While the long-term plan is to have a separate vertical for women’s business wear, the 100-year old men’s suit specialist PN Rao will begin with offering women’s tailoring at two of its outlets from 1 April
New Delhi: Bengaluru-based fashion brand PN Rao, that offers bespoke tailoring services to men, aims to get into women’s business wear with a goal of opening standalone stores and a ready-to-wear line in the next three years, a top company official said.
Naveen Pishe, partner, PN Rao, told IndiaRetailing in an exclusive interaction the brand will first begin by offering tailoring services for women’s business wear comprising pantsuits, jackets, skirts and shirts at two of its seven outlets from April. The services will be first available at the brand’s MG Road and Indiranagar outlets.
“By the end of the year, the service will be rolled out across all our outlets. It’ll be a premium offering,” Pishe said. “Eventually the PN Rao women’s line will have its own brand name and standalone store.”
PN Rao comes a full circle with its foray into women’s wear after almost a century. This is the second time that PN Rao is entering the women’s wear segment. The brand which is celebrating its centennial year in 2023, had actually started off as a women’s bespoke tailoring brand in 1923 before gaining a reputation as a men’s suit specialist in the following decades.

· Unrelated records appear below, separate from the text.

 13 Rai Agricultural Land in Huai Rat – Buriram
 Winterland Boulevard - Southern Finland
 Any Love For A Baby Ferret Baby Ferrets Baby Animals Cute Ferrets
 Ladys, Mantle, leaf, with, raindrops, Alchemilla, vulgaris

“My grandfather late Shri Pishe Narayan Rao started this business as a women’s tailor, catering to the wives of British officers posted in our area. There were 16 horse races every season and the ladies needed fresh outfits for every occasion. Soon, he became popular and gained more clientele,” shared the third-generation entrepreneur.
When the British started to leave India in the 1940s, the founder had to change tactics. He moved on to becoming a vendor for the British garrison and got into men’s tailoring. “Then my uncle PN Panduranga Rao got trained as a pattern-making master for menswear. That’s how the business evolved over a period of time, and we got focused on menswear because we were really good at it,” Pishe said.

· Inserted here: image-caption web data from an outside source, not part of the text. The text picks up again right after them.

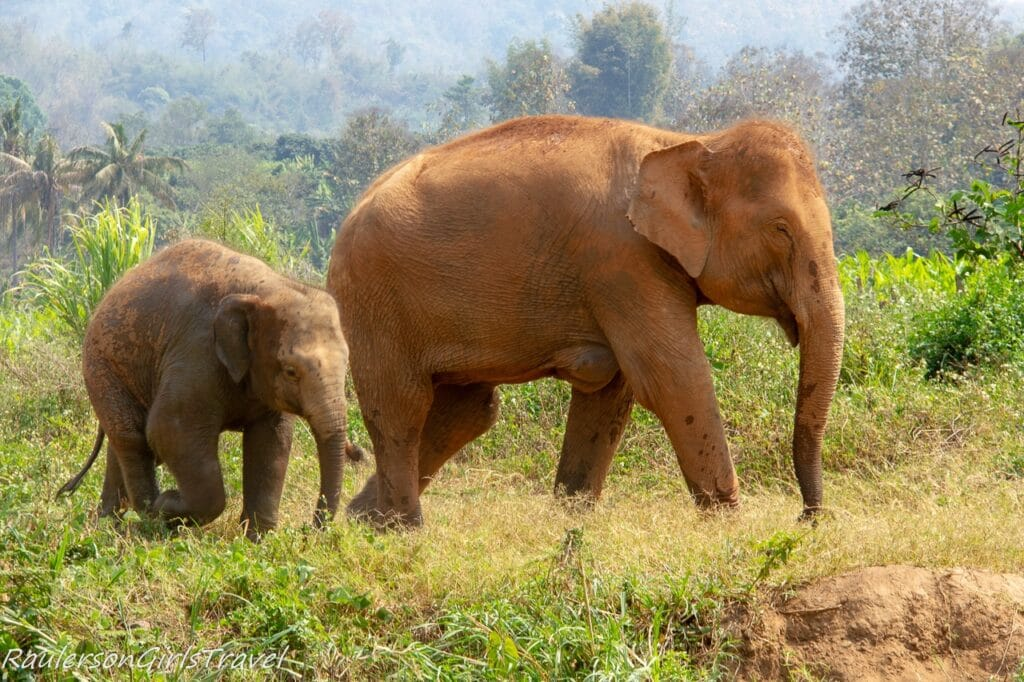 Grandma and baby elephant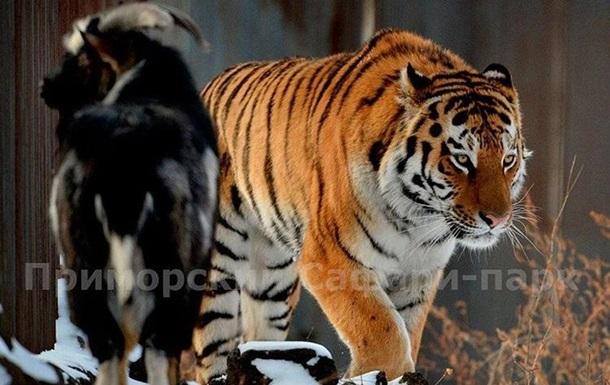 Тигр Амур напав на козла Тимура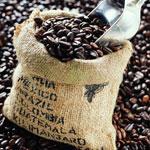 Кофе моносорта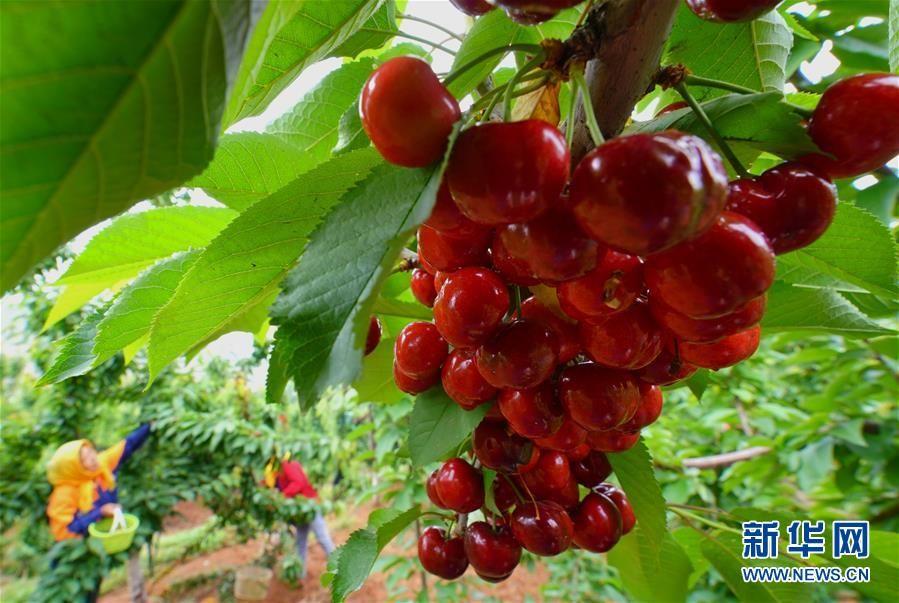 河北滦州:大樱桃甜透果农心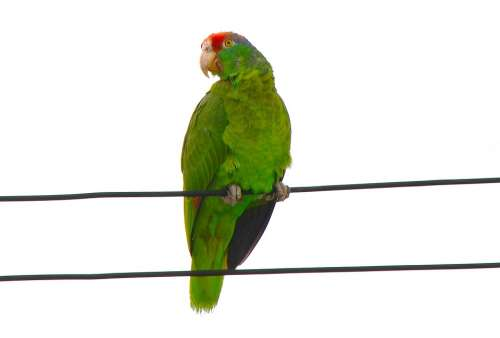 Red-Fronted Macaw Parrot Ara Rubrogenys Amazonas
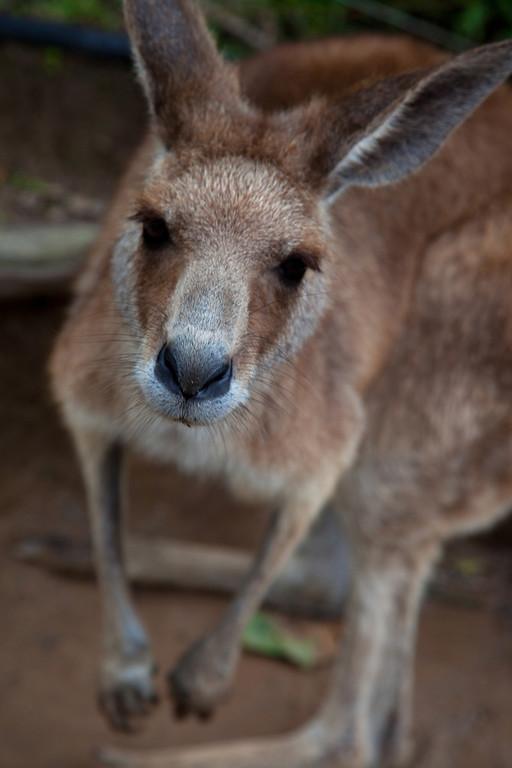 Curious - Kangaroo, Currumbin Wildlife Sanctuary, Queensland, Australia.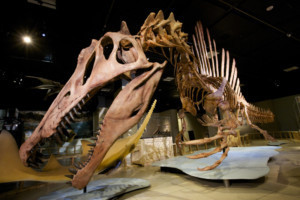The McCoy To Host National Geographic Live's SPINOSAURUS: LOST GIANT OF THE CRETACEOUS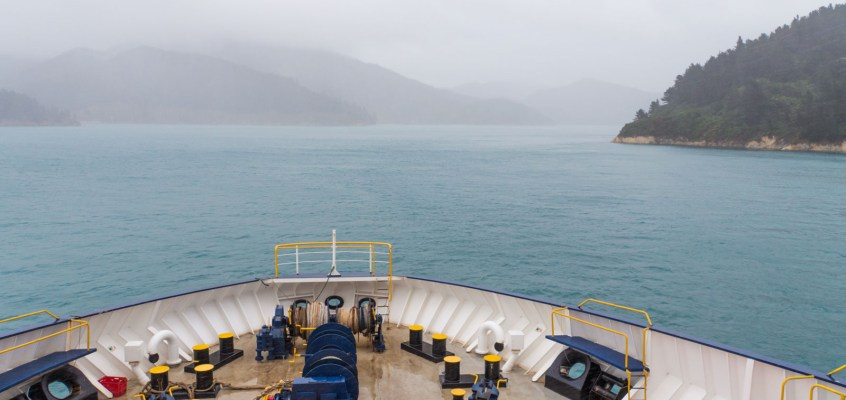 New Zealand Diary: Issues ahead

That said, the brand did cater to a handful of women clients from time to time. The clothes though were made using men’s patterns. “Women’s clothing requires a different kind of handling, right from the pattern to the material and stitching, the pockets, the shoulder pads and lining, for instance. We can’t run it like a menswear business,” said Pishe.

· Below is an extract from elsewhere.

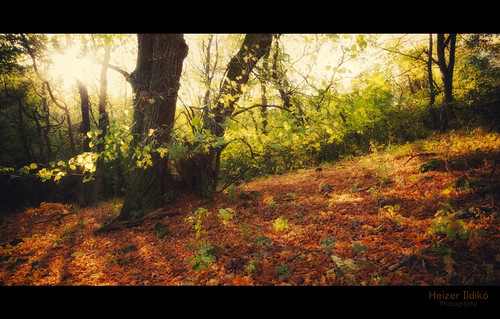 autumn trees light leaves forest woodland woods hungary canon600d mygearandme rememberthatmomentlevel1 me2youphotographylevel1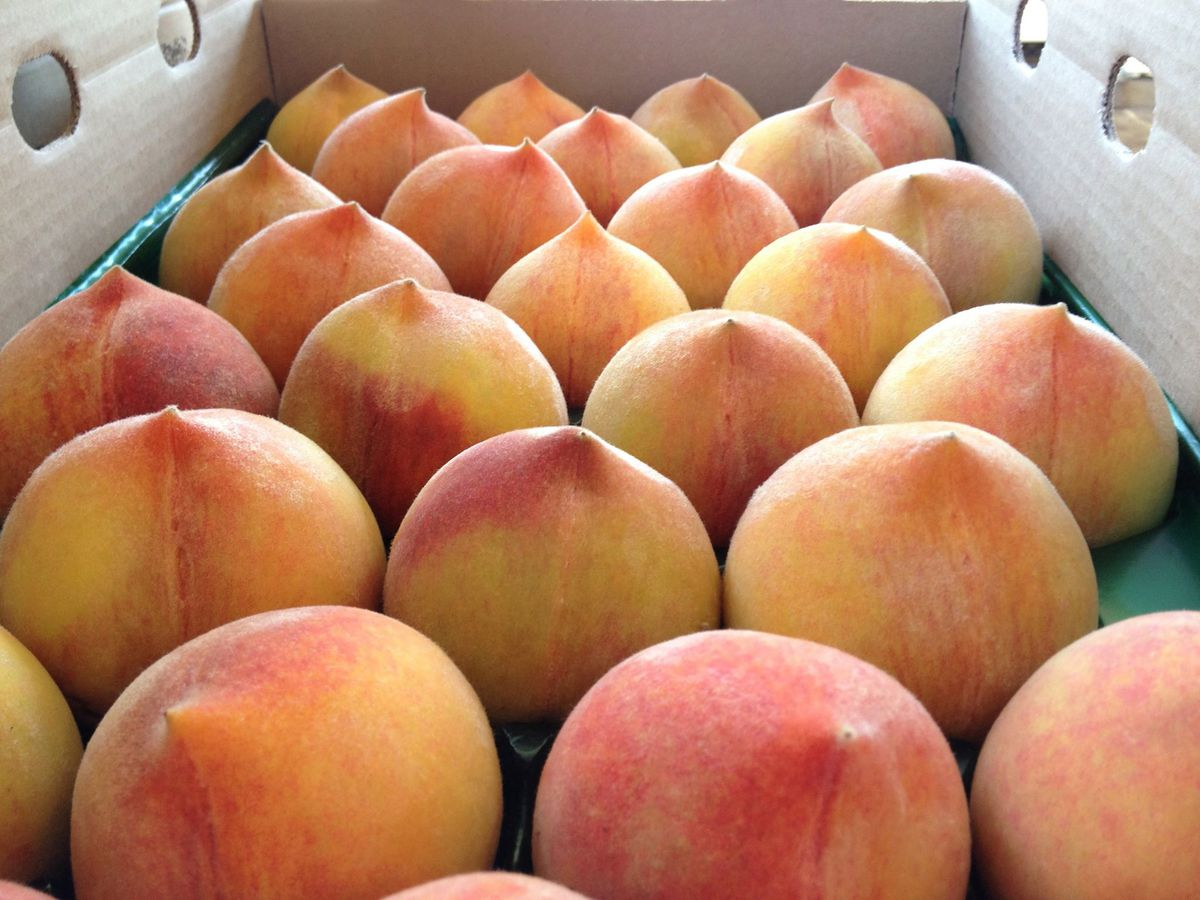 Sun Crest peaches from Masumoto Family Farm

As the brand completes 100 years, Pishe and his partners Machender Pishe, Chandramohan Pishe, Naveen Pishe and Ketan Pishe decided to get into full-blown business wear for women fulltime realizing the latent demand in the market. “We see a huge market that’s going to open up; some of it already has. Companies now have women on their boards in India. Women are taking up leadership roles but they don’t have too many options where they can go to get professional suits made using top-quality fabrics,” explained Pishe.
Pishe explained that the team started the process about a year ago. They hired Paul Verscegen, a third-generation master pattern maker from the Netherlands for the same. Together they are building patterns and trying outfits for the brand’s women’s line.
Eventually, women’s business wear will become a separate vertical with its own CEO, and distributorship, he said.
In addition to this, PN Rao is also looking at aggressive expansion of its existing business. “In the next three to five years our aim is to touch Rs150 to Rs200 crore turnover from the current Rs60 crore with about 15 showrooms to be added in South and West India,” Pishe said.
The geographies the brand is considering for its expansion initially are South India (Bengaluru, Chennai and Hyderabad), Delhi, Mumbai and Pune.
The company has been working on a franchise model where it can use the local knowledge of the franchisee to its advantage and reduce investments.
It will follow a hub and spoke model for tailoring while all other apparel will be centrally manufactured at its factory in Bengaluru, which is fully-powered by a 120kw solar plant, according to Pishe.